The presence of immune complexes in serum and depletion at the complement level is also diagnostic.

The binding of turbidity (Nephelometry) mediated by polyethylene glycol of C1q (also known as antibodies) and the test of Raji cells are used to detect immune complexes.

The treatment includes anti-inflammatory agents.

Type 4 hypersensitivity

Type 4 hypersensitivity, also known as Mediated or Delayed-Type Hypersensitivity, is involved in numerous autoimmune and infectious diseases such as Tuberculosis, Leprosy, Blastomycosis, Histoplasmosis, Toxoplasmosis, and Leishmaniasis, among others.

On the other hand, granulomas appear due to infections and foreign antigens since delayed Hypersensitivity causes contact swelling by chemical agents, metals, and various cutaneous reactions.

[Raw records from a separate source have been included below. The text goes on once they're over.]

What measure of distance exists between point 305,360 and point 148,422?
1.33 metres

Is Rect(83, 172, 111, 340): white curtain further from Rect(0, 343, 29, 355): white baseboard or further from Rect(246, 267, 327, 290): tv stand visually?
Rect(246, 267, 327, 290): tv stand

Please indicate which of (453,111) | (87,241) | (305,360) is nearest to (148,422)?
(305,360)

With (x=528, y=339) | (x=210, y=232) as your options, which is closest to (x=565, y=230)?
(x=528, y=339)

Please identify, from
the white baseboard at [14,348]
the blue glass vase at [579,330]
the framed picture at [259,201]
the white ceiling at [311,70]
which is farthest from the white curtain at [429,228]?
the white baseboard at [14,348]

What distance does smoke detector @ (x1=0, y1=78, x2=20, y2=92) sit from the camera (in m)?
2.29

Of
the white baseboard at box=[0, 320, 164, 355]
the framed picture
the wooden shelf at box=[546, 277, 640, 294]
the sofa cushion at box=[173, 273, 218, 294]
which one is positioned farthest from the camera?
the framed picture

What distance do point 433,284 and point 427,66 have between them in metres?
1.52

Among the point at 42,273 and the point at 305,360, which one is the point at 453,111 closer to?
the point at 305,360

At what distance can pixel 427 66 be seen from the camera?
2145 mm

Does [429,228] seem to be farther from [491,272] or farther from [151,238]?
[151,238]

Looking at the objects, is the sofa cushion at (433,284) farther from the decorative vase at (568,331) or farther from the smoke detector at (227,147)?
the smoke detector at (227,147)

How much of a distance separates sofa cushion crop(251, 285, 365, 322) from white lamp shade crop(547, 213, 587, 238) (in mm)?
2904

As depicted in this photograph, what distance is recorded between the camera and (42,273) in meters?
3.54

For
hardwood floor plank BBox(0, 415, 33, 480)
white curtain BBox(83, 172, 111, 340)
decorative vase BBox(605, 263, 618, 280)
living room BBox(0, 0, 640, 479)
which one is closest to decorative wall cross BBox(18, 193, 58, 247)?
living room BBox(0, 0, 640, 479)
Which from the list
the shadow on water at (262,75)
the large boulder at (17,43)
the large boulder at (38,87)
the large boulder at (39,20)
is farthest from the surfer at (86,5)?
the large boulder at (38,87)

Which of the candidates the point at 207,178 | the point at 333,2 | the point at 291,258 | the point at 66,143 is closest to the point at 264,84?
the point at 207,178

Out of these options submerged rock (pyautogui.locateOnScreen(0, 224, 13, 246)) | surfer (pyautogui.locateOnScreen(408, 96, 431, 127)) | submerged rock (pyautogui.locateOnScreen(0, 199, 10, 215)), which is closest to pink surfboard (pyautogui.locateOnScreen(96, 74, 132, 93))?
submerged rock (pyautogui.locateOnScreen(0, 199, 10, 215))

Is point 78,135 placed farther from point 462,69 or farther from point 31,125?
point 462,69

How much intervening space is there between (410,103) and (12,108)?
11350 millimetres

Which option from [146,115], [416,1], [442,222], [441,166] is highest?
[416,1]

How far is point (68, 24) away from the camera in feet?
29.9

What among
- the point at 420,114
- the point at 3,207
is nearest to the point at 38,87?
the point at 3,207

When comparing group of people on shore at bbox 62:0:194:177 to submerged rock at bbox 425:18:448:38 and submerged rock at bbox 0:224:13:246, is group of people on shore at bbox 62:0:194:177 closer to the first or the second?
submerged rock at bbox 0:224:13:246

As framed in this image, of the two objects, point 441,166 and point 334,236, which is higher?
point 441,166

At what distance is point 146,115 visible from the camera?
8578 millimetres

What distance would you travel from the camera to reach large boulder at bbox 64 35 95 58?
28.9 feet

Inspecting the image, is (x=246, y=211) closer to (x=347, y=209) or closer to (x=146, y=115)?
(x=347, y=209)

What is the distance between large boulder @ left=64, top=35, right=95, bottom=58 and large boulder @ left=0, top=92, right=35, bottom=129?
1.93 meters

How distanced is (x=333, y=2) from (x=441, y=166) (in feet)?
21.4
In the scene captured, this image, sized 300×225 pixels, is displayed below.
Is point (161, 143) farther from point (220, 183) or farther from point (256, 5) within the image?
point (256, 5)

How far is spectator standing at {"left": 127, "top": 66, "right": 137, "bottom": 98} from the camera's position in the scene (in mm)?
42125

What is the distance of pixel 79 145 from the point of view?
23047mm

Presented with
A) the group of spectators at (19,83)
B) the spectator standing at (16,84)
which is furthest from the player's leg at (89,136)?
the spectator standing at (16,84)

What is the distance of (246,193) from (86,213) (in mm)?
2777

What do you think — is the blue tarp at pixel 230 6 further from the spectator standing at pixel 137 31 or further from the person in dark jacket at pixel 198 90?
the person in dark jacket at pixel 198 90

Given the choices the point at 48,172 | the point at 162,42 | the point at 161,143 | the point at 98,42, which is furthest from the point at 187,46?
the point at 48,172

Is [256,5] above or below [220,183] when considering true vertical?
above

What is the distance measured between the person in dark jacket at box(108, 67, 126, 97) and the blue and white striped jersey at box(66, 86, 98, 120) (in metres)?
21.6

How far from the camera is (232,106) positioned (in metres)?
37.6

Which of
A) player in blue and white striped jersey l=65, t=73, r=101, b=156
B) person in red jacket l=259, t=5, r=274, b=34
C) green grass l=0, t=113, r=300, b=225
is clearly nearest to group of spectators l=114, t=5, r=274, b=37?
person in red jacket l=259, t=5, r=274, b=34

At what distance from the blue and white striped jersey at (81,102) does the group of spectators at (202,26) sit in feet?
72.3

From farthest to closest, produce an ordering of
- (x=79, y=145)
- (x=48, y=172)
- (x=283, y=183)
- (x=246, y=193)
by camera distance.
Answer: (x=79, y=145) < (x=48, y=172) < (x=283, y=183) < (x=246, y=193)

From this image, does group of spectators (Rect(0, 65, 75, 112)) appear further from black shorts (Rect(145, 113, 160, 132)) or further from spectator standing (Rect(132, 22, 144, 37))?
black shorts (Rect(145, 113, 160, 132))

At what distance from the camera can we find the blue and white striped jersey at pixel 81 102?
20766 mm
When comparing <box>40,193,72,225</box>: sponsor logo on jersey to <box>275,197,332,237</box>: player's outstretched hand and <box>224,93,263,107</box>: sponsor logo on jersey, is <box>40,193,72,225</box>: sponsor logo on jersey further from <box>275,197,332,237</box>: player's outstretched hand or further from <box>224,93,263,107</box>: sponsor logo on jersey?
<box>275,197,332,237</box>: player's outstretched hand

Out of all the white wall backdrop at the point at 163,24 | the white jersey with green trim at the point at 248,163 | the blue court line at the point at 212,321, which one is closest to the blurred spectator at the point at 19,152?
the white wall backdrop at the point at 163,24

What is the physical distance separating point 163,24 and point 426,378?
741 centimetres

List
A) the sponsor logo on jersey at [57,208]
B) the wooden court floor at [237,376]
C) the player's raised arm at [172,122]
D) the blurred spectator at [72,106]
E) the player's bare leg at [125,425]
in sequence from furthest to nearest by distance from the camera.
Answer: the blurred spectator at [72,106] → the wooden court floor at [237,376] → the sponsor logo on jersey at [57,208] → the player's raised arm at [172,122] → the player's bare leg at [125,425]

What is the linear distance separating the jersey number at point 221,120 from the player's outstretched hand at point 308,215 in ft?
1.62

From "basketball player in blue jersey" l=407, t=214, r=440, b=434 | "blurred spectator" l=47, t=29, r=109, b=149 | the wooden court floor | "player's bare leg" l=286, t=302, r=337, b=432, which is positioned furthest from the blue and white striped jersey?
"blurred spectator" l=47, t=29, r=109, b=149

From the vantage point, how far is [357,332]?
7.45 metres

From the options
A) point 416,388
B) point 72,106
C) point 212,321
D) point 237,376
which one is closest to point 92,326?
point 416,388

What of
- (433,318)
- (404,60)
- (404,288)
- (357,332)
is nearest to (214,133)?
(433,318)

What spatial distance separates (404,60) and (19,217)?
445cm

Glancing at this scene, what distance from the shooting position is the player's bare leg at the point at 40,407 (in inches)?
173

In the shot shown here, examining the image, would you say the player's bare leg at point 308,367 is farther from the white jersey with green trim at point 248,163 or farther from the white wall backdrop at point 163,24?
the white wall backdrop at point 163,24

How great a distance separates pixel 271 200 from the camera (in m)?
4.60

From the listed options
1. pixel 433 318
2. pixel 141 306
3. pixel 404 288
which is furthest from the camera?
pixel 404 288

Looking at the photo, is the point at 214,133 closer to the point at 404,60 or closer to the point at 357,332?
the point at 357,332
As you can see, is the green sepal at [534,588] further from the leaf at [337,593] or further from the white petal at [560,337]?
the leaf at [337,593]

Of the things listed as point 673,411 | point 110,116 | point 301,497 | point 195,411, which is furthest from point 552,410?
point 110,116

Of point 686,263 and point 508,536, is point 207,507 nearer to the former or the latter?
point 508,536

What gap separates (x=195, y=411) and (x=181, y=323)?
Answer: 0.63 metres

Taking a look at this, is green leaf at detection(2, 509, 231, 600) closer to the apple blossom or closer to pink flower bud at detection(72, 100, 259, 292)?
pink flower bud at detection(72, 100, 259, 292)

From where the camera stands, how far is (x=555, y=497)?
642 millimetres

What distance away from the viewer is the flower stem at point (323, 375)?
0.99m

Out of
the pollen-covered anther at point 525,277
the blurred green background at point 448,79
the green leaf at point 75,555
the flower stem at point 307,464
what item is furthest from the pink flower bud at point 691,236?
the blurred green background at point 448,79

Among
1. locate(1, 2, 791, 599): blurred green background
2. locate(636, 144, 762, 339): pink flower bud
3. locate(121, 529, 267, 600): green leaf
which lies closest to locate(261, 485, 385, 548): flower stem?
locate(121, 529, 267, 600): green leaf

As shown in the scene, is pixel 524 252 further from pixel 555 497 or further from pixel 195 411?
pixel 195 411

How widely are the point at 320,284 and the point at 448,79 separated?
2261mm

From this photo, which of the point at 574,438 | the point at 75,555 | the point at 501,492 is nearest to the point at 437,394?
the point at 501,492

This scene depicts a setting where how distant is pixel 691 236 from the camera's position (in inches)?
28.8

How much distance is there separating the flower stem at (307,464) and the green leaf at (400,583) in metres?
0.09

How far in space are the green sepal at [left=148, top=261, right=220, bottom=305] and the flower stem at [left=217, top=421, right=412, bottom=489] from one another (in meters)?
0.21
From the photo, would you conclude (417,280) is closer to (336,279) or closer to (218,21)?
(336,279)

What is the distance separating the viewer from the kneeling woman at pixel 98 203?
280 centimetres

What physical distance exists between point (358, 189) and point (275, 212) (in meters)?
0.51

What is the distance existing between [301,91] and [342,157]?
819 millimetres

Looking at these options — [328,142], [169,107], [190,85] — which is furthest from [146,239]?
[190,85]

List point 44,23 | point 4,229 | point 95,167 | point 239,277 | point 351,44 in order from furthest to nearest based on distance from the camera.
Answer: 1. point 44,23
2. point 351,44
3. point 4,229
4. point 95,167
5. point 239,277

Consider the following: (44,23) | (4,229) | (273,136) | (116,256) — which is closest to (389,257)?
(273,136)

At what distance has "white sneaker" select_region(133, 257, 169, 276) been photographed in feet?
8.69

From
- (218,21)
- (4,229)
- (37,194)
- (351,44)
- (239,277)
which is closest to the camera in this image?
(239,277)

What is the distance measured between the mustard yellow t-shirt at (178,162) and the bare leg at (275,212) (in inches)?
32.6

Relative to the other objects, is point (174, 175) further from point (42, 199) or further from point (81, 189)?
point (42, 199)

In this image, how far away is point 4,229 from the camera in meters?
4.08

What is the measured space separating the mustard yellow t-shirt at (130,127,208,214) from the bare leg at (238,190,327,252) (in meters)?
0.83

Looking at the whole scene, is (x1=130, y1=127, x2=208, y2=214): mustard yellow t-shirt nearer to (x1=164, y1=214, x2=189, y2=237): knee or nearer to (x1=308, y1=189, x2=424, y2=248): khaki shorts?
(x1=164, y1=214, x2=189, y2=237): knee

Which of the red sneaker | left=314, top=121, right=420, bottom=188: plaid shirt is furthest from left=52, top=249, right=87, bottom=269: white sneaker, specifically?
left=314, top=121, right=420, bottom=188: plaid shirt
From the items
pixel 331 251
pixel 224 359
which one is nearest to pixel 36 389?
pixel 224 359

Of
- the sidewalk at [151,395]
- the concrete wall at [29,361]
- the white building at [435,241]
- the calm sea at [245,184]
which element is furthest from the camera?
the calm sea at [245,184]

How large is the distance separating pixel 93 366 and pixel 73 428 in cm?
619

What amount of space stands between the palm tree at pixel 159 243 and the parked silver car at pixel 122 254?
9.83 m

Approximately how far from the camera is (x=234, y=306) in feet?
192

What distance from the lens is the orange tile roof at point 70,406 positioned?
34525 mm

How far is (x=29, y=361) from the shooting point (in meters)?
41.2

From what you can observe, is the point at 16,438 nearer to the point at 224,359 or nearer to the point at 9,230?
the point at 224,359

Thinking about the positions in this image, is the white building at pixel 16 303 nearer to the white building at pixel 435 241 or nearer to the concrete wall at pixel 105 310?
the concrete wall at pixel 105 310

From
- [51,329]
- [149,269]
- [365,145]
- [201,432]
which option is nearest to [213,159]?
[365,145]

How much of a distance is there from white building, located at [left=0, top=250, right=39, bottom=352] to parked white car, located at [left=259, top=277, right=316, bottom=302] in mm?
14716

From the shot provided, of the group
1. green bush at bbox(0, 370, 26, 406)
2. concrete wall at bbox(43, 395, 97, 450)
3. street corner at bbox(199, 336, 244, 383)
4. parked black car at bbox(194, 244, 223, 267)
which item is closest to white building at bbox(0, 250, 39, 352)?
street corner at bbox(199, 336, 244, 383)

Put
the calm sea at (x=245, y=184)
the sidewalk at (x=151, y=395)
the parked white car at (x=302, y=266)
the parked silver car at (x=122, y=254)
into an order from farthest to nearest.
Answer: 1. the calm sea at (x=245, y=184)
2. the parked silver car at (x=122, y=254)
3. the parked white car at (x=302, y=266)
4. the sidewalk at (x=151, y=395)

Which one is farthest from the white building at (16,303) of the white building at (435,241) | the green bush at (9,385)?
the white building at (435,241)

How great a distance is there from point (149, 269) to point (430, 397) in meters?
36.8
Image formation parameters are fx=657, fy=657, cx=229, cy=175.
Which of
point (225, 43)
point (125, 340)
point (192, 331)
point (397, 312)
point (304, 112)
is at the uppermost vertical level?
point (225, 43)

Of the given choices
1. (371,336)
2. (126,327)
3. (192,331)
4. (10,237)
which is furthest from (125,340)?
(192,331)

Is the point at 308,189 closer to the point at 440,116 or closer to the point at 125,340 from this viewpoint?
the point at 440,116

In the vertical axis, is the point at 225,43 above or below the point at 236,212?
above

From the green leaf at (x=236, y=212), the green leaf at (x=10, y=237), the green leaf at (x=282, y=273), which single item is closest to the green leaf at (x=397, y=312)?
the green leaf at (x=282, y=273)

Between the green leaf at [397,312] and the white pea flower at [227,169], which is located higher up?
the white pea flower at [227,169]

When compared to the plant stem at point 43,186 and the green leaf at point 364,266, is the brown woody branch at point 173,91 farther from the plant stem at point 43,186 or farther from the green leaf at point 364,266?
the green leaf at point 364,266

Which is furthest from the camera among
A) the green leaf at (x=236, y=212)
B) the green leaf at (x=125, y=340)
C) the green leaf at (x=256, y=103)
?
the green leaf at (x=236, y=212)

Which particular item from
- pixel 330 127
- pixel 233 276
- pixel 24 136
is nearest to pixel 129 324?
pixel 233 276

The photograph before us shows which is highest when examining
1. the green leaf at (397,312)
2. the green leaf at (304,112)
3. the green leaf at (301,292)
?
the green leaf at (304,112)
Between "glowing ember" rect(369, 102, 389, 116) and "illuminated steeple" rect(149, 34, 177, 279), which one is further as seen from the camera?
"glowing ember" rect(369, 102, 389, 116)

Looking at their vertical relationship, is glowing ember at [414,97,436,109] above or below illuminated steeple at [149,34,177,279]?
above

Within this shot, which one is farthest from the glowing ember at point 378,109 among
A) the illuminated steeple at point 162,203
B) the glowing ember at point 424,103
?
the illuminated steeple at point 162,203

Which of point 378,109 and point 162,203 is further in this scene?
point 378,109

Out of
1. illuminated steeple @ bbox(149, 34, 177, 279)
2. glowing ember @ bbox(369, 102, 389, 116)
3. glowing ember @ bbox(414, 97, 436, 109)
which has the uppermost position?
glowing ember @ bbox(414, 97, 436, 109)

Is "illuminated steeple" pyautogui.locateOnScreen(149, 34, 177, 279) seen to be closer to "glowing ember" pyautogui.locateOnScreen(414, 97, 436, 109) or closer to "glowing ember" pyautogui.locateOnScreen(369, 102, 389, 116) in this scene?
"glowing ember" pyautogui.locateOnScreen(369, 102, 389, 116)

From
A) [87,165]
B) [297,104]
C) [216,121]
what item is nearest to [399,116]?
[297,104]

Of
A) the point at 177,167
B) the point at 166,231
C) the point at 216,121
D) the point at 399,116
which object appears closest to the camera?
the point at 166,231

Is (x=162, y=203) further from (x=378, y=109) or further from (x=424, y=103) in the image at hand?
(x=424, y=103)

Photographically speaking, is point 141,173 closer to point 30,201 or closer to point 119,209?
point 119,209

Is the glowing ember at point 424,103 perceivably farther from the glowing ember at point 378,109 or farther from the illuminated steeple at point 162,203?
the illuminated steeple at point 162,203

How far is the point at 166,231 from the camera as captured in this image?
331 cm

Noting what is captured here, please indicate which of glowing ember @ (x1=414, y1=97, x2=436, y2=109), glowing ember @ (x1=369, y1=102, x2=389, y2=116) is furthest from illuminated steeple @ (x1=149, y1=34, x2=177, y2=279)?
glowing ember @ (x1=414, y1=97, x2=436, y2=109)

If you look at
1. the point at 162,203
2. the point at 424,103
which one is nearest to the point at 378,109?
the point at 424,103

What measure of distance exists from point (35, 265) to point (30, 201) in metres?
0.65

Type 4 hypersensitivity develops processes that link T lymphocytes, monocytes, and macrophages.

Likewise, cytotoxic T cells (Tc) cause natural affections. In contrast, the T (TH1) collaborating cells absorb cytokines that drive cytotoxic T cells, recruiting and activating Monocytes and Macrophages, which have greater responsibility in this process.

The classic example of this Hypersensitivity is the tuberculin reaction (Montoux) that reaches its peak 48 hours after the injection of the antigen derived from the purified tuberculin protein (PPT). The lesion is characterized by induration and erythema.

Hypersensitivity IV lesions contain essentially monocytes and some cytotoxic cells (lymphokines) involved in the resistance of hypersensitivity IV, including the chemotactic factor of monocytes, interleukin-2, interferon-gamma, tumor necrosis factor (TNF) alpha/beta, etc.

In vivo, diagnostic tests contain delayed cutaneous resistance, for example, the Montoux test and patch test (for dermatitis by agents exposed to contact).

The tests or biopsies for delayed Hypersensitivity include mitogenic response, lympho-cytotoxicity, manufacture of corticosteroids, and different immunosuppressive agents used in the procedure.